I'm tired.
My wee babe is a pretty decent sleeper. For the last several weeks, I've been getting at least one 4 hour stretch at night. Which is way more than I ever got with my older kids when they were teeny. However, when the other two were younger, life was slower. We didn't have to rush off to school in the morning. Sleeping late meant we were up in time for lunch. Now....now life is busier.
Life begins at 6:30. (which is cruel and wrong)
Last night, my dearly beloved was losing his wheels around 6:30 pm. We were chatting on the sofa, when he started to glaze over. His eyes closed. I stopped talking. He said, "I'm still listening."
Sure you are.
I let him doze, and got the big kids to bed.
One little big kid had a lot of trouble falling asleep. He found lots of things to worry about. "What if we have 50 kids, and we don't have room for all of them?" Followed by, "Can we pray about it?"
Certainly, "Dear God, thank You that You already know our future, and that You are in control. Thank You for always providing exactly what we need, when we need it. Help us not to worry."
Between the biggest big kid thinking about scary pumpkin faces, and the littlest big kid worrying about how all the beds would fit into our little house, it was after 9 pm before everyone was settled. Girl in her bed. Boy in my bed. Dad still on the couch. Baby in my arms.
By 10, baby had made his way into the bassinet, and I snuggled next to my sleeping boy in my bed. I left Daddy where he was...thinking that a 3 1/2 hour nap would make for a fitful night of sleep...and secretly thinking that if he were to get 12 hours of sleep, it would give me all sorts of leverage for the next few days. (mwahaahahahhahaa!!)
Morning came REALLY early today. Like 4 am. Do all these people hate me? I was able to sneak in an extra 20 minutes of rest after settling the baby, waking the husband and before getting my girl off to school.
It was on the way home from the drop off, that I decided it was a good time to run to the grocery store. Which we did. And then we got home and I looked in the mirror.
It's too bad it wasn't October 31st.
I'm going to take a nap.
3 comments:
Wish I were next door to come and relieve you for a while ~ maybe you will get that nap in while littlist is sleeping and bigger is watching a movie? I'm praying the rest of the day is good and that EVERYONE gets a good night of sleep tonight = ] I will never believe you looked bad, it's impossible! 1437
You can do this. You can.
You are breathing life and love into the tiny spirits in your care.

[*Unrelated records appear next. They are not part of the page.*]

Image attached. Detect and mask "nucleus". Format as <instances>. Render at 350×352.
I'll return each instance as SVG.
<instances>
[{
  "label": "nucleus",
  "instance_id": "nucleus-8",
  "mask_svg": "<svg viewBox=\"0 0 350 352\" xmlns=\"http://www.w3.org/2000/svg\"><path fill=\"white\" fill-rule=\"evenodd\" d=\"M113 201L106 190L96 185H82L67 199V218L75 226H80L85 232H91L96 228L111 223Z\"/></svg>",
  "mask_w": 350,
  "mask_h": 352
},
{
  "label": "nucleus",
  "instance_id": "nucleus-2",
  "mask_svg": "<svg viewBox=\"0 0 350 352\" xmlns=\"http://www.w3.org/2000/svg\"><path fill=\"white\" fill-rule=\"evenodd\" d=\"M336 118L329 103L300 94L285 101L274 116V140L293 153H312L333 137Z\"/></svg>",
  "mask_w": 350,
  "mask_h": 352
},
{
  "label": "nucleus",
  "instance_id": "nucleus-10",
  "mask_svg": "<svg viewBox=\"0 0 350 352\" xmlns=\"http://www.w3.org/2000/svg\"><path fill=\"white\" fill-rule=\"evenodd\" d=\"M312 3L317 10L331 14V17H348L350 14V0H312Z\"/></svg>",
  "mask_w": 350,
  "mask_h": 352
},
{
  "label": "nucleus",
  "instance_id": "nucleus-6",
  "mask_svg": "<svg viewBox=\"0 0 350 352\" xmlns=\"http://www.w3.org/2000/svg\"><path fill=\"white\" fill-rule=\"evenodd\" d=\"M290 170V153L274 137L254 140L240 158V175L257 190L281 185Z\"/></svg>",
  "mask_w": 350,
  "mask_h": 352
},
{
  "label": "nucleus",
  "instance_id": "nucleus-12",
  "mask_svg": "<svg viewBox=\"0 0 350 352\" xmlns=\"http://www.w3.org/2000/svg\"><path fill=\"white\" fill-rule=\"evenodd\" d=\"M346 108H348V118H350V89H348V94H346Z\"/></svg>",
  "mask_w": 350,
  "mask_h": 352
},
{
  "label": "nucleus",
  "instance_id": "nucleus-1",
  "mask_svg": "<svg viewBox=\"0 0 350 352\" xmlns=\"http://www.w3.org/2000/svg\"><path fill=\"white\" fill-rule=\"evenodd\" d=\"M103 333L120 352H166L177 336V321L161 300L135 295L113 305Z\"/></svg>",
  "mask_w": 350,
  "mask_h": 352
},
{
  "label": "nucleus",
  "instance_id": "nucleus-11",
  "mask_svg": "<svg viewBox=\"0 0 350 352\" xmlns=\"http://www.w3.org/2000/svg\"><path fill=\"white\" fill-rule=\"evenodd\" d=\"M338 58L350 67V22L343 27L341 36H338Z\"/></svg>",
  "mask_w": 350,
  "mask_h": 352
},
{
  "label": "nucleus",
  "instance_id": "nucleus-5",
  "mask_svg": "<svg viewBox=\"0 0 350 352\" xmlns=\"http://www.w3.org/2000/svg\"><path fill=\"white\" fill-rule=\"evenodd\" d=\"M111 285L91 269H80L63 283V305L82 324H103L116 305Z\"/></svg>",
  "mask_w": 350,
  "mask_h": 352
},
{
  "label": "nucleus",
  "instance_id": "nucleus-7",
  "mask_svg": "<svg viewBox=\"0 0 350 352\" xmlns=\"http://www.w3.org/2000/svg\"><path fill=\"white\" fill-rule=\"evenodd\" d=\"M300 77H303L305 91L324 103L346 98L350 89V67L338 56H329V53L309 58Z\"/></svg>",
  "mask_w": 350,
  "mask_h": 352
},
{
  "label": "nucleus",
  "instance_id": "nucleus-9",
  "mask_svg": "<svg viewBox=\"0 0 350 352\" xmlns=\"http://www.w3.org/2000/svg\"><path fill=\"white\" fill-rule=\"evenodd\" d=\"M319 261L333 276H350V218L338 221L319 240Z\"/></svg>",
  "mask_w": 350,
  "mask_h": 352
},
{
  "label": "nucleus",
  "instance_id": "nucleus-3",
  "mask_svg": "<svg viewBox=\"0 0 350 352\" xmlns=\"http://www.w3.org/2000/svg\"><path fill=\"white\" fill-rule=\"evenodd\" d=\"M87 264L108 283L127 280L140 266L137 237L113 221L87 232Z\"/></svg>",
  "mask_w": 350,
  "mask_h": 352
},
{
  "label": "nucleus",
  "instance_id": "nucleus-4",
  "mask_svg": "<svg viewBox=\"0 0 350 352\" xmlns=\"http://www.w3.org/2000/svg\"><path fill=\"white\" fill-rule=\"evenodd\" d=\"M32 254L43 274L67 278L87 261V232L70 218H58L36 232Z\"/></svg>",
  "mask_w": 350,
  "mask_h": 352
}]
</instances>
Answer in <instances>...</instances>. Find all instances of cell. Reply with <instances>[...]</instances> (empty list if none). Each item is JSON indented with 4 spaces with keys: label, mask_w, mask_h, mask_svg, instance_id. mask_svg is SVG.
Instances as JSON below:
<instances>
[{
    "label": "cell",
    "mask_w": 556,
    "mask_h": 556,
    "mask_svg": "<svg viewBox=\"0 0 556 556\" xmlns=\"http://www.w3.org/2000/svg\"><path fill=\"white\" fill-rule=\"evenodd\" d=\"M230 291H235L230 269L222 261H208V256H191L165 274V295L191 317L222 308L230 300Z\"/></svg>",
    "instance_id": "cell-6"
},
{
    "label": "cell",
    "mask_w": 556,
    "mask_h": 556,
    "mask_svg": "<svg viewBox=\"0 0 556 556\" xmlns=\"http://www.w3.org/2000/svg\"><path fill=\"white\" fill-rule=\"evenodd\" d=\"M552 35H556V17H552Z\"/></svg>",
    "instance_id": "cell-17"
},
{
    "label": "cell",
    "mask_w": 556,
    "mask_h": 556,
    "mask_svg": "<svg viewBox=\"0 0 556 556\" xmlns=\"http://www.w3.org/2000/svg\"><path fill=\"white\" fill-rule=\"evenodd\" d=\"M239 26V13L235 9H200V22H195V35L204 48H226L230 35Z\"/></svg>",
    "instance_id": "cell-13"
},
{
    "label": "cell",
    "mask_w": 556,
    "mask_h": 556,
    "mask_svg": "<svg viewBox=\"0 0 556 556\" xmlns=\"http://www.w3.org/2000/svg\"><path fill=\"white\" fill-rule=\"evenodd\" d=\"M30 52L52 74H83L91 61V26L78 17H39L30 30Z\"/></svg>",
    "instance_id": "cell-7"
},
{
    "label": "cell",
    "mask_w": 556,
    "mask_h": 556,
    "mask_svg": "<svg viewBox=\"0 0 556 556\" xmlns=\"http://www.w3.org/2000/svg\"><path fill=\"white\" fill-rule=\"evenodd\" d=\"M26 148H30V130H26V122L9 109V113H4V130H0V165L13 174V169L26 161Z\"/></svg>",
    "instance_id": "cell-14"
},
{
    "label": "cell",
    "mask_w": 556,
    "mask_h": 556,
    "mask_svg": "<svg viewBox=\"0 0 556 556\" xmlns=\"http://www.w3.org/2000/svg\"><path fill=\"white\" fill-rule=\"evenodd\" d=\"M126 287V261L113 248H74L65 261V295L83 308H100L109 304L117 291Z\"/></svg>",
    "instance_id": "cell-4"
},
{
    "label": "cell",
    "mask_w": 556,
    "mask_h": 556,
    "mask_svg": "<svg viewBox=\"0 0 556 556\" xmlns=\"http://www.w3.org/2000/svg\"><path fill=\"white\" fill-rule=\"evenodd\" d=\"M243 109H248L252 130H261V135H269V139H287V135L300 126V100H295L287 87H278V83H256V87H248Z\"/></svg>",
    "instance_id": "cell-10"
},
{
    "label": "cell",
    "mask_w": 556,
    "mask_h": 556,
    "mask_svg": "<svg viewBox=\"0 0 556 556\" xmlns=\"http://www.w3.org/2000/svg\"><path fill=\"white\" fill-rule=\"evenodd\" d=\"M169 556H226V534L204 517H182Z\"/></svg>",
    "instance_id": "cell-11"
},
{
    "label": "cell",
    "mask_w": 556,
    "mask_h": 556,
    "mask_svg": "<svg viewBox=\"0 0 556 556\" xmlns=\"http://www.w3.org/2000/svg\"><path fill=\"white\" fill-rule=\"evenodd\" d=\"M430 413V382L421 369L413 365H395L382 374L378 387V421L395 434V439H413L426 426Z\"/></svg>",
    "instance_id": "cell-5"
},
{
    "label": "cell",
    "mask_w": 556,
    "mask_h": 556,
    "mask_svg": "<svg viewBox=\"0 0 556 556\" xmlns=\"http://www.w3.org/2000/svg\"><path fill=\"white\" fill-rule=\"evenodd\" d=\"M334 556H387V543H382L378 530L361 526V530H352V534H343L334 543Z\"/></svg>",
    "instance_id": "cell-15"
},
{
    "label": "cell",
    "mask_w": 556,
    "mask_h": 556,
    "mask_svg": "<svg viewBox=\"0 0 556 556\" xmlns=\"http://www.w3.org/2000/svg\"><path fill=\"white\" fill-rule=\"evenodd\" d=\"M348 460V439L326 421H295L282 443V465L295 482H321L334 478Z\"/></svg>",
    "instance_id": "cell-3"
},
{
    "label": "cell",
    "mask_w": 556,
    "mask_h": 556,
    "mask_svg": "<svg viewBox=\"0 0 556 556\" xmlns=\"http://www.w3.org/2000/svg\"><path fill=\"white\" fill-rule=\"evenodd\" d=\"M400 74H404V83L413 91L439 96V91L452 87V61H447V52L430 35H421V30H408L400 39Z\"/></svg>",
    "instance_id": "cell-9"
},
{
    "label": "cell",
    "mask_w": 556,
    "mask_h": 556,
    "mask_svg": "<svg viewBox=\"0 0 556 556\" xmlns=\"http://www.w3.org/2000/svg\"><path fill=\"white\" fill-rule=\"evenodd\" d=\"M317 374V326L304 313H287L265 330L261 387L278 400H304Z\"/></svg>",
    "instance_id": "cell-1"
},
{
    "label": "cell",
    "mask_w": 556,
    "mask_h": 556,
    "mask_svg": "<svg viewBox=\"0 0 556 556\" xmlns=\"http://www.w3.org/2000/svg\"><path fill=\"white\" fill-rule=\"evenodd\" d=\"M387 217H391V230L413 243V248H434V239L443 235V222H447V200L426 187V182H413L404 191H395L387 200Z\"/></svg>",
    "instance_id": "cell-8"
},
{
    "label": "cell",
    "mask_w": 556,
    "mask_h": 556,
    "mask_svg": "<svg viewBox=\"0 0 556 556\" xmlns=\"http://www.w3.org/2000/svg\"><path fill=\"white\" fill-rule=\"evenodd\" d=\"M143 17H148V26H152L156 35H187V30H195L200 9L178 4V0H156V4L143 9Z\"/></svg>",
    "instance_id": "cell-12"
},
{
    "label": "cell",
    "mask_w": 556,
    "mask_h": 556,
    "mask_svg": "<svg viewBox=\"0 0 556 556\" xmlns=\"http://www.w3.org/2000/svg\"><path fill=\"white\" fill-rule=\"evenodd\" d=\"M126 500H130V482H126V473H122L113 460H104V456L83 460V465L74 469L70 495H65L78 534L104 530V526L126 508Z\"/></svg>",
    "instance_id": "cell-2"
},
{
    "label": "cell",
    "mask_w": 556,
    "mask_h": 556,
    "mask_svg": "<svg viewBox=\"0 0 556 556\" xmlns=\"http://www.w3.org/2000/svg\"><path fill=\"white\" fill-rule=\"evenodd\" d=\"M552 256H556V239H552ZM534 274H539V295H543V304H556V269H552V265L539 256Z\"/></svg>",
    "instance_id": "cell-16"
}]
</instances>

Don't give up. Don't give in. And don't ever quit!
oh.. I love the worries about 50 children. I love his stories. Did you see how he climbed under the table today and kissed baby kate. it was so cute.
zachariah's been afraid of the "scary rack" the last few nights. No idea. Last night Ben had to pray the "scary rack" into the pits of hell in jesus name. He woke up "No scary rack!" And so we prayed to thank God for taking away the "scary" rack.
You know you can drop him off sometime and the boys can play trains and you can nap.